Mark smoked heavily and when he was patching up the house that was our mother's bequest and handling the sales, he seemed to me alcoholic. Over the years I've tried to understand what it was that weighed him down. It seemed to affect Paul as well, but not so much. None of us really wanted to grow up.
In the years after WWII our neighborhood in Portland, roughly at NE 15th Av near Alberta, had several low-cost apartment buildings -- not tenements but two-up and two-down with wide porches and one even cheaper basement apartment. Rough boys with mothers trying to recover from the loss of their husbands and to earn enough money to survive, ran loose, out of control. Later, after the Vanport flood when the Black workers that Kaiser had brought in as shipyard labor had lost their housing and the original germ of Portland State College and had moved into N and NE Portland, the area was full of gangs, shooting in the night, robbing, dealing drugs. But right after the war it was "white trash", in a semi-similar way brought in from the agricultural life that used to prevail for low income, poorly educated people.
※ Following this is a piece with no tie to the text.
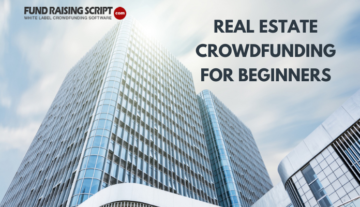 Real Estate Crowdfunding For Beginners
On the other side of the house just north of us was a duplex, upstairs/
downstairs. An older widow, Mrs. Donovan, lived downstairs and for a while family friends lived upstairs until they moved up socioeconomically and bought a house. For a while the upstairs was empty and unlocked. The boys went in there. They put up a pup tent in the backyard. "Donnie," as we called her, seems to have been gone then, visiting or sick. Mark was a preschooler. The boys pulled him into their "club" in the tent but he didn't seem to like it. They were dirty, teasing, tormenting boys, the kind that have become today's Republican legislators, I say with prejudice and contempt. The kind who are defiantly drunk during a pandemic.
About this time my mother enclosed Mark in her protective way and he withdrew from Paul and I. "Donnie" had a special care for Mark and gave him a fine copy of Steinbeck's "The Red Pony." A few years later he caught rheumatic fever and I slept on the sofa downstairs while he was quarantined. That's when I sat up all one night, reading "The Biography of a Grizzly." I must have been nine, so he would have been seven. For a while my mother worried about him having a heart murmur, but he "lettered" in high school wrestling and served honorably in the Marines. My mother always thought of him as fragile.
Today I have an idea about the mystery, given what we have all learned about children who are molested -- one third of girls and one fifth of boys. I think that's what happened in the pup tent behind Donnie's house. It explains the rage, the suppression, the failure to complete, the evasion and secrecy. The prissy rigidity. Part of a little boy died in that pup tent.